Here, I want to acknowledge that the professional barriers of entry into tech, and most other spaces, are more difficult for diverse technologists who must work harder for access, equal pay, and opportunity. Communities like Women Who Code are working as advocate voices to help alleviate this through education, resources, mentorship, and support.

How Expert Devs Enter and Succeed in the Room: Community 

I worked for years closely with expert developers — the people making the Big Apps, working at the Big Tech Companies, and literally writing the books on this stuff — and here is what I observed they did to excel in tech. 

The key thing expert developers do is lean on and participate in their community. 

Words aren’t adequate to express how important community is for anyone in any room trying to accomplish their goals. The most important thing I observed about the developers I worked with was their deep importance to their technical community. 

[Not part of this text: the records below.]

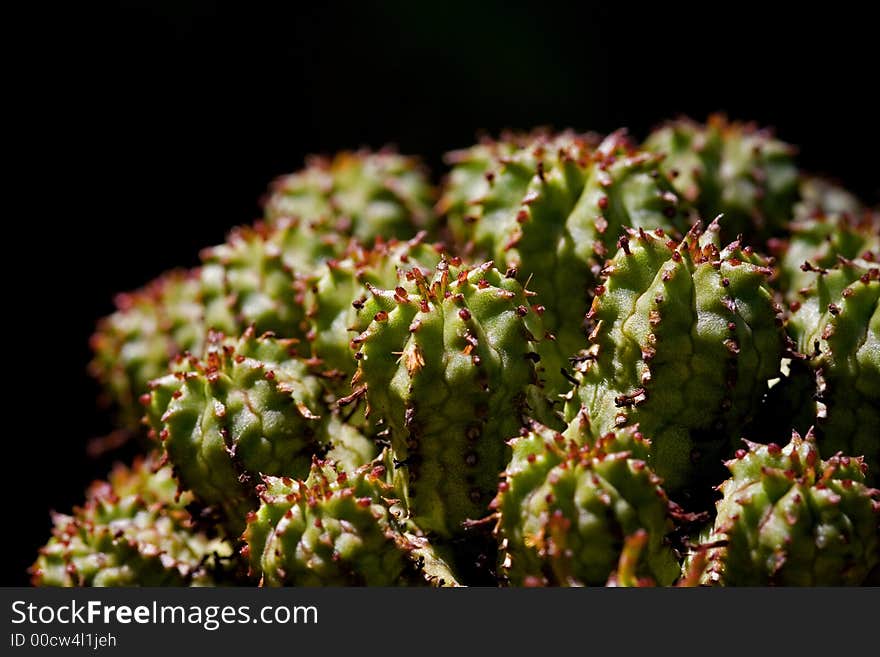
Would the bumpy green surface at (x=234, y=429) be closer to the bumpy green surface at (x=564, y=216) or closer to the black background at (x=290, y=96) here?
the bumpy green surface at (x=564, y=216)

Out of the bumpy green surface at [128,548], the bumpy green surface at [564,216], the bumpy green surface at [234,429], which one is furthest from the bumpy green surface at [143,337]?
the bumpy green surface at [564,216]

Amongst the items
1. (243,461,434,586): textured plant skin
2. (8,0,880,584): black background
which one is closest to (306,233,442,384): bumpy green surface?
(243,461,434,586): textured plant skin

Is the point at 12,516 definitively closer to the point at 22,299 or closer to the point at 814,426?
the point at 22,299

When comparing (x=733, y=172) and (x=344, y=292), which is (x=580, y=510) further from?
(x=733, y=172)

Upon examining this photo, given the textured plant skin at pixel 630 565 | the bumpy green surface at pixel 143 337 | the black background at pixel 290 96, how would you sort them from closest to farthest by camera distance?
1. the textured plant skin at pixel 630 565
2. the bumpy green surface at pixel 143 337
3. the black background at pixel 290 96

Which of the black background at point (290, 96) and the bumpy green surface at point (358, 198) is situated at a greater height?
the black background at point (290, 96)
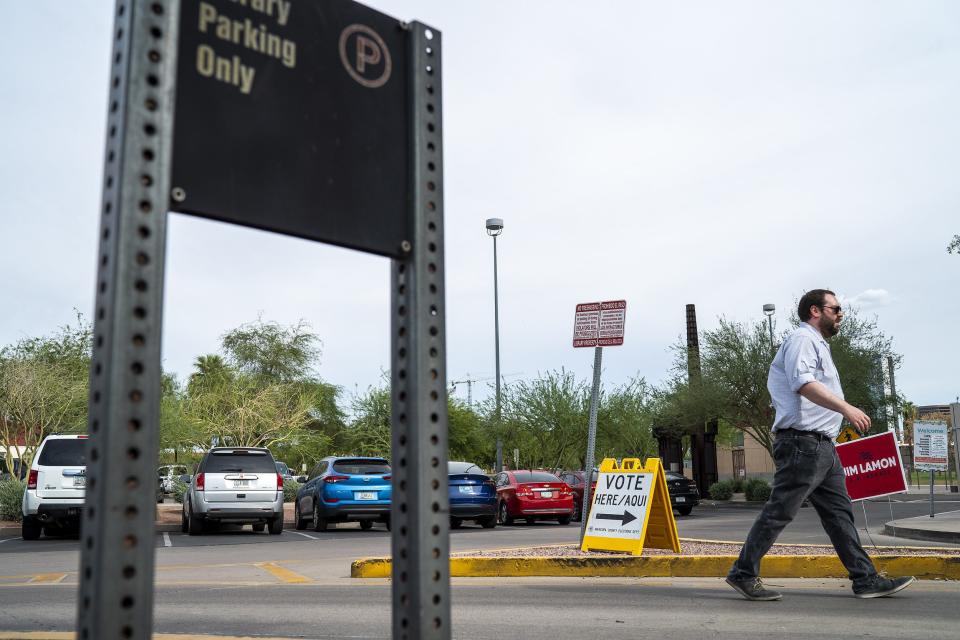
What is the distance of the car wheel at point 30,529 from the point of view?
53.0 feet

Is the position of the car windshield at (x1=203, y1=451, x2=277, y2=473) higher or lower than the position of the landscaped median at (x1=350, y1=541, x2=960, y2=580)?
higher

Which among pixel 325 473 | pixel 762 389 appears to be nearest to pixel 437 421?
pixel 325 473

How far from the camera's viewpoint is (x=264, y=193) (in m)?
2.19

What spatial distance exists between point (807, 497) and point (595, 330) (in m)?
4.57

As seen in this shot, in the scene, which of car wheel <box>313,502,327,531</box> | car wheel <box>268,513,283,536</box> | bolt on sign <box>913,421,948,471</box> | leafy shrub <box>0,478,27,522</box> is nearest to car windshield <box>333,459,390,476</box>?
car wheel <box>313,502,327,531</box>

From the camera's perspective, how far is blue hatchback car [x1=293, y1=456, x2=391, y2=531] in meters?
18.5

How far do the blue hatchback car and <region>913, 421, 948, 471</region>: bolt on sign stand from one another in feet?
38.7

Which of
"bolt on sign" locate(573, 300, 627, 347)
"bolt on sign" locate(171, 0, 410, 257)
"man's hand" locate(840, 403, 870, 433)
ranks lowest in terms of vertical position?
"man's hand" locate(840, 403, 870, 433)

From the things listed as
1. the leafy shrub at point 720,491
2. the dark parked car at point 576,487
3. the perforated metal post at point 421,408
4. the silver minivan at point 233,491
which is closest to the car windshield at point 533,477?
the dark parked car at point 576,487

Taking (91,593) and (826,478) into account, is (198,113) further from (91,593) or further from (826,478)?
(826,478)

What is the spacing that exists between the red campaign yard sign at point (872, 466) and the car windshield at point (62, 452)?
40.8 ft

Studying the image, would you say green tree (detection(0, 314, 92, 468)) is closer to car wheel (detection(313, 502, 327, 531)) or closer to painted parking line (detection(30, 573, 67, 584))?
car wheel (detection(313, 502, 327, 531))

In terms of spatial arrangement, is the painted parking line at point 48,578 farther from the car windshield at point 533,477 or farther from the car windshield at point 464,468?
the car windshield at point 533,477

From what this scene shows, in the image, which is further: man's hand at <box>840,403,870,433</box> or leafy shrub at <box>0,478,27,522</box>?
leafy shrub at <box>0,478,27,522</box>
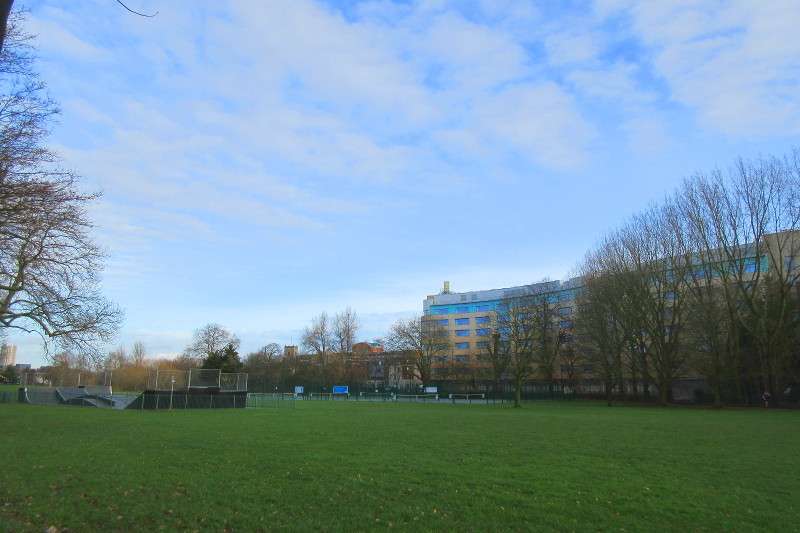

Through community, expert devs: 

  • Are comfortable not knowing everything. Expert developers don’t know everything — and they don’t try to. Instead, they leverage community-created documentation and open-source tools to do work for them. They use each other’s codebase, trained machines, README files, shortcuts, best practices, and more. 
  • Share their knowledge. Expert developers don’t keep their knowledge to themselves. I continued to be deeply impressed by the level of collaboration and willingness to share resources, tools, and information. Expert devs don’t gatekeep information in the community. They contribute to open-source, speak at conferences, answer dev questions on Stack Overflow, write tutorials, share tips on social media, and more. In the WWCode community, for example, you can access our entire catalog of technical and professional content in our on-demand library completely free and apply to speak at a Network or Track event to share your expertise. 
  • Ask for help and mentorship. Access to a community as a developer is like having a magic charm. When expert developers don’t know something or are stuck on a project, they ask. In those academic and medical professional rooms I found myself in, it wasn’t okay to know something. Devs are different. They use Stack Overflow, Twitter threads, Discord channels, and other communities to find the necessary answers and solutions. WWCode members can find this free flow of support during our live events and in our online Slack communities, and you can even submit your own Pro Tip to share with other technologists. 
  • Keep upskilling. Expert developers do the work to stay up-to-date with best practices and technology iterations — and they learn it from their community. Joining stack-specific communities, like the WWCode Technical Tracks, is an excellent start to finding educational resources and support to help you level up your tech skills. The WWCode community and Partners also offer scholarships and free event tickets so you can continue to grow in your tech career. 
  • Specialize. As a non-tech person, I could not fathom how broad “tech” was as an industry. In this room, until you’re in it, you can’t imagine how many seats there are at the table — and there truly is a place for everyone. Expert devs, through their careers, try out many seats until they find one they love. 
  • Network with and elevate each other professionally. Expert devs don’t elevate in their careers alone. They love to ensure anyone who wants a place in the room has one. Consider leveraging resources like the WWCode Job Board and WWCode Career Nav Track to find opportunities to share, or submit an #ApplaudHer to help other technologists elevate their careers. 

I love the tech community for the hands-on way technologists build their careers, their respect for each other’s niche interests, the collaboration, the willingness to try and fail in service of innovation, and the genuine desire to share resources and opportunities. 

Joining a tech community like Women Who Code and taking full advantage of its resources is one of the best paths to crossing the barrier into tech and creating a fulfilling, successful career you love. Plus, you’ll meet lots of kind, hard-working people along the way.